AUTHOR=Taroc Ed Zandro M. , Lin Jennifer M. , Tulloch Alastair J. , Jaworski Alexander , Forni Paolo E. 

TITLE=GnRH-1 Neural Migration From the Nose to the Brain Is Independent From Slit2, Robo3 and NELL2 Signaling

JOURNAL=Frontiers in Cellular Neuroscience

VOLUME=Volume 13 - 2019

YEAR=2019

URL=https://www.frontiersin.org/journals/cellular-neuroscience/articles/10.3389/fncel.2019.00070

DOI=10.3389/fncel.2019.00070

ISSN=1662-5102

ABSTRACT=GnRH-1 neurons play a pivotal role in controlling pubertal onset and fertility once they reach their hypothalamic location. During embryonic development, GnRH-1 neurons migrate from the nasal area to the hypothalamus where they modulate gonadotropin release from the pituitary gland. Defective migration of the GnRH-1 neurons to the brain, lack of GnRH-1 secretion or signaling cause hypogonadotropic hypogonadism (HH), a pathology characterized by delayed or absence of puberty. Binding of the guidance cue Slit2 to the receptor Robo3 has been proposed to modulate GnRH-1 cell motility and basal forebrain access during migration. However, evidence suggests that NELL2, not Slit2, binds to Robo3. To resolve this discrepancy, we analyzed GnRH-1 neuronal migration in NELL2, Robo3, and Slit2 knock-out mouse lines.

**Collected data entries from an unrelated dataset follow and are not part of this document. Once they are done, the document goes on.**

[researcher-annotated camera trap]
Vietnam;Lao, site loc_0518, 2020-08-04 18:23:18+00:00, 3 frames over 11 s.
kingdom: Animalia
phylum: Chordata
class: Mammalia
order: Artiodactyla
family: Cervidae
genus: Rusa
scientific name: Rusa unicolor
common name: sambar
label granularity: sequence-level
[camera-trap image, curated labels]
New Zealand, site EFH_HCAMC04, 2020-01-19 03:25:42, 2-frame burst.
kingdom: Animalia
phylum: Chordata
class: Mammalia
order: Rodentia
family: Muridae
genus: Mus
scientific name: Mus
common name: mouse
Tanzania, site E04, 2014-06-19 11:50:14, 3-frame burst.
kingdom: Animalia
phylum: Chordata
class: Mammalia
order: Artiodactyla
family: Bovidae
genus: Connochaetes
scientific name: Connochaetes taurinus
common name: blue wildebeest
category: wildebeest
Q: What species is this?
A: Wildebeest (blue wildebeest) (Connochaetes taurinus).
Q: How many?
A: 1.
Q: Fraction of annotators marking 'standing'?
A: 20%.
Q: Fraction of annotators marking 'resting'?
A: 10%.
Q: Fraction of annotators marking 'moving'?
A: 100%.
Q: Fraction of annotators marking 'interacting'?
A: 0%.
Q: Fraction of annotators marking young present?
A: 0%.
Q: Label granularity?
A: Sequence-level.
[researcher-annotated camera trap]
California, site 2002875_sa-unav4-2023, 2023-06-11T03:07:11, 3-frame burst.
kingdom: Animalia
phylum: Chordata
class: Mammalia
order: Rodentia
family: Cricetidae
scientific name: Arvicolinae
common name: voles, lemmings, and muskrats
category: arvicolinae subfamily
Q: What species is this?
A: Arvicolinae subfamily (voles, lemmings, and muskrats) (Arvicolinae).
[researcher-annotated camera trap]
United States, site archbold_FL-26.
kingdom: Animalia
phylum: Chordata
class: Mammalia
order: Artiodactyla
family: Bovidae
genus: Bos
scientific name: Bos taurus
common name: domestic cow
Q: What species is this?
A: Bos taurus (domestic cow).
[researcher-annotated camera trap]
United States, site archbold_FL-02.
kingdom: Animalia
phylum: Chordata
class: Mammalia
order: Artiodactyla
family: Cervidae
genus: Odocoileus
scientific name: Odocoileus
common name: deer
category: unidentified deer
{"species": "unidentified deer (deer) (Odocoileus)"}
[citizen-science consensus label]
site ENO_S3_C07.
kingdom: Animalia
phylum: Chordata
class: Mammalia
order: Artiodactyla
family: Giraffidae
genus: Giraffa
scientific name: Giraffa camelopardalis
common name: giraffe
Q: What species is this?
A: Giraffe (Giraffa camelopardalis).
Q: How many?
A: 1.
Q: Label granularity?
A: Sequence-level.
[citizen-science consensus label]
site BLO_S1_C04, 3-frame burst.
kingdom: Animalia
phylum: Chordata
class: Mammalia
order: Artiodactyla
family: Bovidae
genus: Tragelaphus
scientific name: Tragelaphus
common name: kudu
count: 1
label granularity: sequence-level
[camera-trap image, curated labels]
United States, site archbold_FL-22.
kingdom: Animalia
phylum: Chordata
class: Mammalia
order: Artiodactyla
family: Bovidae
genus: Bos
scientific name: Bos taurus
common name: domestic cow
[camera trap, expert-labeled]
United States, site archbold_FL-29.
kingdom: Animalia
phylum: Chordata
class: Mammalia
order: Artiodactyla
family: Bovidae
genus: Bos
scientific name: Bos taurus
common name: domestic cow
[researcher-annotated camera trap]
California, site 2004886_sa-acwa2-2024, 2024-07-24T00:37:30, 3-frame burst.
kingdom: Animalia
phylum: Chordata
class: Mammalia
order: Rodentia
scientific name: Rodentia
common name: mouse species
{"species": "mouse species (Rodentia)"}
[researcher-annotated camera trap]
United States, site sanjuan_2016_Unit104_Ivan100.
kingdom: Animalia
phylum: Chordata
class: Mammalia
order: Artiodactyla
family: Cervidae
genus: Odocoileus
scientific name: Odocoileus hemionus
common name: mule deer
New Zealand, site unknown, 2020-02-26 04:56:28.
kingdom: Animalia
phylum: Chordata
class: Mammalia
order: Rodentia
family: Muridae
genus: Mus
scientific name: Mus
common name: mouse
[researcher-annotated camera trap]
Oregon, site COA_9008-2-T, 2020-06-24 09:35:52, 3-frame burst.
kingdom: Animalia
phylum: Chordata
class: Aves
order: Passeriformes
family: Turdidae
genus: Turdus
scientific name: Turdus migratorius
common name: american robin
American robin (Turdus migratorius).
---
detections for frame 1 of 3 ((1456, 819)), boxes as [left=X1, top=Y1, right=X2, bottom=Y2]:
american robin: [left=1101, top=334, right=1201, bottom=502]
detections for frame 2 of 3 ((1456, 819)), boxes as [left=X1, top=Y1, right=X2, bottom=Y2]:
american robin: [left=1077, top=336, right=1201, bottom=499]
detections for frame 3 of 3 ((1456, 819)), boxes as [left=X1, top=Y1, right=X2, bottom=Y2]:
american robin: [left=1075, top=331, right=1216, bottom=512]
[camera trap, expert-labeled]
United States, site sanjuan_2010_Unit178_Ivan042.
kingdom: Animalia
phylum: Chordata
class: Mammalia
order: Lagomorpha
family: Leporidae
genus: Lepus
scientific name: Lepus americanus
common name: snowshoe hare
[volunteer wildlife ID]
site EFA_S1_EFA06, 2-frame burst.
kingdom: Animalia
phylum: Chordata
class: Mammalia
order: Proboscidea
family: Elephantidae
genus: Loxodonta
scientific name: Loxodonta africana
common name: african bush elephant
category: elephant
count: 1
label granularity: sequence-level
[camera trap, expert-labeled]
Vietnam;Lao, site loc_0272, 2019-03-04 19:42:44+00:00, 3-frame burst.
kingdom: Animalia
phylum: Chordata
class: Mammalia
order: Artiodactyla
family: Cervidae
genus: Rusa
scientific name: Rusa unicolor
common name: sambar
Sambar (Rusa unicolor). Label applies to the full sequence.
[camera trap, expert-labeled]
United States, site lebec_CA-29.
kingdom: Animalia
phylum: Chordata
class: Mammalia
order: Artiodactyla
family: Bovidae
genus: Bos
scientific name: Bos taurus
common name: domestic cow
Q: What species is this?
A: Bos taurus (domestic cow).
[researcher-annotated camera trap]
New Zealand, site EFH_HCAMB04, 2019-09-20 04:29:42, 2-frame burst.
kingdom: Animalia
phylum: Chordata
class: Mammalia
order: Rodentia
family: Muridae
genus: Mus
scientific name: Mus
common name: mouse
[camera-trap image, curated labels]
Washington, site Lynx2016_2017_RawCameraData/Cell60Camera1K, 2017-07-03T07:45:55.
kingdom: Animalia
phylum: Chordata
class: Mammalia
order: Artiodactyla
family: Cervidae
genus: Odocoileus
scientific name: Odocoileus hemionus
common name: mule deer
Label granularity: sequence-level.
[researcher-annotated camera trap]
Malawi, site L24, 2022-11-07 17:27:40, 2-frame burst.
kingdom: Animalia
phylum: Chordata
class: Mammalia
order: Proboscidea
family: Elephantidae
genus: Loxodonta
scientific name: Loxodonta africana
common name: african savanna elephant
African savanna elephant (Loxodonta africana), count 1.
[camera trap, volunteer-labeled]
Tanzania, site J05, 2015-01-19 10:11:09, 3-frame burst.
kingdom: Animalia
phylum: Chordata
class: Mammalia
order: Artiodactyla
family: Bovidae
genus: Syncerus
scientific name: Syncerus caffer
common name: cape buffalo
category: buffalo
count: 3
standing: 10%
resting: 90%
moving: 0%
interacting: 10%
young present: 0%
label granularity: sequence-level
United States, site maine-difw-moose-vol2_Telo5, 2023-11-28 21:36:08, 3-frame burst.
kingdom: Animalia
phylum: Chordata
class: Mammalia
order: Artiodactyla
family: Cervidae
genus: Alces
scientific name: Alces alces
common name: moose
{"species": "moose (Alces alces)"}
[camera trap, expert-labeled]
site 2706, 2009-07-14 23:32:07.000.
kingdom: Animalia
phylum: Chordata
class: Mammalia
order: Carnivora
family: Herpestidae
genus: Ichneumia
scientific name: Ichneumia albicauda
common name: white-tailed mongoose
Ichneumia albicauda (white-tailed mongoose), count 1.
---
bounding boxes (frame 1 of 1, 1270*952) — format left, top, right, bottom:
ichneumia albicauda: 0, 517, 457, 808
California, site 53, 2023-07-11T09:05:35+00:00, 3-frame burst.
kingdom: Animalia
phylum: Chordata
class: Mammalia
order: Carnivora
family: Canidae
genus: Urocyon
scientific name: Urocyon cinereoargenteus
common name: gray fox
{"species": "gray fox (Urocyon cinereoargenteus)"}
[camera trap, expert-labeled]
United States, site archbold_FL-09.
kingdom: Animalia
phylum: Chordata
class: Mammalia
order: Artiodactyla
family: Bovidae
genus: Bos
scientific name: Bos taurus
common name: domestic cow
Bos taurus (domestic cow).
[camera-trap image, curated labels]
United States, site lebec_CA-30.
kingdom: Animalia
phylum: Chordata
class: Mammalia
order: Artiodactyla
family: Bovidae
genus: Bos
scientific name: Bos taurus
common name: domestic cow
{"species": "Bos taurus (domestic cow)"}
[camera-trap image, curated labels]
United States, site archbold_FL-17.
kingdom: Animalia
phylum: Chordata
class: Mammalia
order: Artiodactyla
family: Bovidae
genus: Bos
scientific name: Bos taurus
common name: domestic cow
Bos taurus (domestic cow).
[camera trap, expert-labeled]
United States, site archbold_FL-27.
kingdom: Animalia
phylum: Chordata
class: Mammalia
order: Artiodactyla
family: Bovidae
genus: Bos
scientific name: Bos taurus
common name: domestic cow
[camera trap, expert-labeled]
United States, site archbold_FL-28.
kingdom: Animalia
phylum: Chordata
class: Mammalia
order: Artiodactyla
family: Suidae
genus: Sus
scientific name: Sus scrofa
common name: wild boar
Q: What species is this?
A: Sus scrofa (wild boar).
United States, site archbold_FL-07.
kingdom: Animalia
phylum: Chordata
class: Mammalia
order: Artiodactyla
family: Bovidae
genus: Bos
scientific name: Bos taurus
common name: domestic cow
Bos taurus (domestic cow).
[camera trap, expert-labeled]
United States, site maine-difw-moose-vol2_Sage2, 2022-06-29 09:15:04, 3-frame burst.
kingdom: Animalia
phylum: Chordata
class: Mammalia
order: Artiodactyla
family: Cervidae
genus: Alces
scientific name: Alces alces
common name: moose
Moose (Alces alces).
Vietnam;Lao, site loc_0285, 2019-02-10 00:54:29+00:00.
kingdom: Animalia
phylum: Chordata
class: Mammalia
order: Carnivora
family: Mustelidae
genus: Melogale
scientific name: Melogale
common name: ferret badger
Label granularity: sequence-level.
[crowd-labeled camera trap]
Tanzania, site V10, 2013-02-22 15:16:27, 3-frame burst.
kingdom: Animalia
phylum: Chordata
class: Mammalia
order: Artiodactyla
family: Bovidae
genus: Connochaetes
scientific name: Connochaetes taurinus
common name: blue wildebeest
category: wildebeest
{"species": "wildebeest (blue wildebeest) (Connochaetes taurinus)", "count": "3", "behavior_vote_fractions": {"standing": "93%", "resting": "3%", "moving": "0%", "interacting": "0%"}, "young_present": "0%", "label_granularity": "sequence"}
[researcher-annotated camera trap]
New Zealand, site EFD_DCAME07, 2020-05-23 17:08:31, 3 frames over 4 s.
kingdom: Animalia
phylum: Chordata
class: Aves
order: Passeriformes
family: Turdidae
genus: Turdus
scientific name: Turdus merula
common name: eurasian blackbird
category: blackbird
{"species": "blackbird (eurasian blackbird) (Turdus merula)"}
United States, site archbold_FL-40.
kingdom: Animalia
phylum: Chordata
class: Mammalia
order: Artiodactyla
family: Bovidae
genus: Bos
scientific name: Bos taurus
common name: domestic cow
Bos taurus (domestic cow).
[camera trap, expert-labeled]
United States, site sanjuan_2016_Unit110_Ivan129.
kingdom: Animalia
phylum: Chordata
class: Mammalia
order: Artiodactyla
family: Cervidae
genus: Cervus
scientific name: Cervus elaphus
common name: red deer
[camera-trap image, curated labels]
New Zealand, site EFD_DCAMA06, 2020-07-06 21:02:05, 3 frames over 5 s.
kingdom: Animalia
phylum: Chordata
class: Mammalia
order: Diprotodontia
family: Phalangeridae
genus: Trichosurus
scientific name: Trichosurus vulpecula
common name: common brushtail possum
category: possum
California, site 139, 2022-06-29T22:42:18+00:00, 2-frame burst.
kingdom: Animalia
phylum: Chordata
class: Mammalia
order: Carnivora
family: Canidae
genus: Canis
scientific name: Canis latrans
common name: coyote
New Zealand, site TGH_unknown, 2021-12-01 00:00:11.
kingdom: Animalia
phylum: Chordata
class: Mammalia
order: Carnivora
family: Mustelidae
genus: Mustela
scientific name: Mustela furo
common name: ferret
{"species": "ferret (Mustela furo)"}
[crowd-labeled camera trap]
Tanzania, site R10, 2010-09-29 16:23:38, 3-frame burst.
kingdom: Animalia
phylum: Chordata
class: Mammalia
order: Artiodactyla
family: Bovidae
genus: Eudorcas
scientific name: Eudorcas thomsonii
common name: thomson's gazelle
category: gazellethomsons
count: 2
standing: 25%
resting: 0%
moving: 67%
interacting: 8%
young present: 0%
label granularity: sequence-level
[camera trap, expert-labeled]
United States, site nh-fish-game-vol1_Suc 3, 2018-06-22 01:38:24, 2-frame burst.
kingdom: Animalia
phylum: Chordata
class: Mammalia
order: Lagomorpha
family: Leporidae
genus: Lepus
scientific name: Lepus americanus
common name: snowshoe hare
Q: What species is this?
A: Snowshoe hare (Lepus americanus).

Our data do not confirm a role for Robo3 and Slit2 in controlling GnRH-1 neuronal migration from the nasal area to the brain. Moreover, we found no changes in GnRH‑1 neuronal migration in the brain after NELL2 loss-of-function. However, we found that Slit2 loss-of-function alters the patterning of GnRH-1 cells in the brain, suggesting that Slit2 loss of function affects GnRH-1 cell positioning in the brain in a Robo3 independent fashion. Our results challenge previous theories on GnRH-1 neuronal migration mechanisms and provide a new impetus to identify genetic mechanisms causing disorders like Kallmann Syndrome and hypogonadotropic hypogonadism.